HO;
As an additional side note on the Tar Sands, Yes you can see the tailings ponds, I've been there and saw first hand, as well as google earthing it! Those white sandy beaches in Google Earth are clay beaches. Here is the problem, You cannot filter or remove clay from water, you can remove a percentage, however on a high volume daily basis, the "fines" add up. In the words of an oil industry executive "If you find a way of removeing 100% of the clay,.. you are god & patent it!"

I happen to operatate a much smaller clay separating unit from Cetco which is a subsidary Company for Amcol Int. We are slowly plugging up the sewer lines, even though we dual filter it, that is the liquid solid separating filter is 30um, then the water travels through a 20um sock/bag filter unit. Tertiary recovery program on a small scale = big bottleneck in production flow.

Additionally, there is a Phd thesis by Fredrik Robelius on peak oil, not sure if anyone saw this?

OCB

Did you ever try the electrical current method for sedimentation enhancement? Some 30-odd years ago when I had a tailings pond type of problem this was one of the solutions that seemed possible. We ended up doing something else so I never really chased it down very far, but it has always stuck in my mind as a possible answer.

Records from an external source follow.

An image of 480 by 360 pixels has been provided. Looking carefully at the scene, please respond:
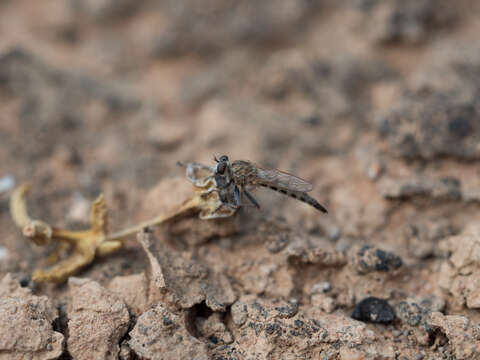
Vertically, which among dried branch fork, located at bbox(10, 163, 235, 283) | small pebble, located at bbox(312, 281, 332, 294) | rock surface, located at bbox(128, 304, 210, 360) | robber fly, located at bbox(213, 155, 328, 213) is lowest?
rock surface, located at bbox(128, 304, 210, 360)

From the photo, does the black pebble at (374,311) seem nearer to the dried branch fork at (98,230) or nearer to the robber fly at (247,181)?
the robber fly at (247,181)

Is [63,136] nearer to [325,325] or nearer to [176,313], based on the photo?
[176,313]

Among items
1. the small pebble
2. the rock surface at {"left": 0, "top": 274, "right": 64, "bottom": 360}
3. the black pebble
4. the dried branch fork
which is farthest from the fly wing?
the rock surface at {"left": 0, "top": 274, "right": 64, "bottom": 360}

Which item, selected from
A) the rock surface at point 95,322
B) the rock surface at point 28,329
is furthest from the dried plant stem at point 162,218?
the rock surface at point 28,329

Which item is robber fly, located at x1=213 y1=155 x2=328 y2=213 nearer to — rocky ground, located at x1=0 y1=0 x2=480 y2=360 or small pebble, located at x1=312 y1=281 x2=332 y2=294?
rocky ground, located at x1=0 y1=0 x2=480 y2=360

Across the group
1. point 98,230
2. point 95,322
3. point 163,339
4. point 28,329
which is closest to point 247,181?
point 98,230

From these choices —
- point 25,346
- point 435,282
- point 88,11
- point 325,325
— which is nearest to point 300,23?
point 88,11

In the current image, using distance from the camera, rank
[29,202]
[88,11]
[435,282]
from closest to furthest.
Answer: [435,282]
[29,202]
[88,11]
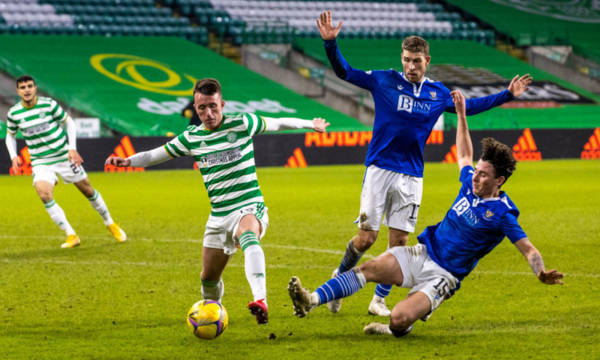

Yes yes we did look at this. I forgot about this, you looked too eh! I remember some of the problems (just) variable resistivity in the mineral attachments on the clay particles causes reflective characteristics, so total turbidity (ntu) results were not good on thier testing. Secondly, did you guys have Ph problems? we did at the begining of the test trial period. But additional powder solved it, but I don't remember the powder. The Eng'rs determined evaporation was cheapest. yet the settling can take 70yrs or more, so they hoped for warm summers.

Our biggest problem is filtration of the majority of the clay fines, every 8hrs bags need changing.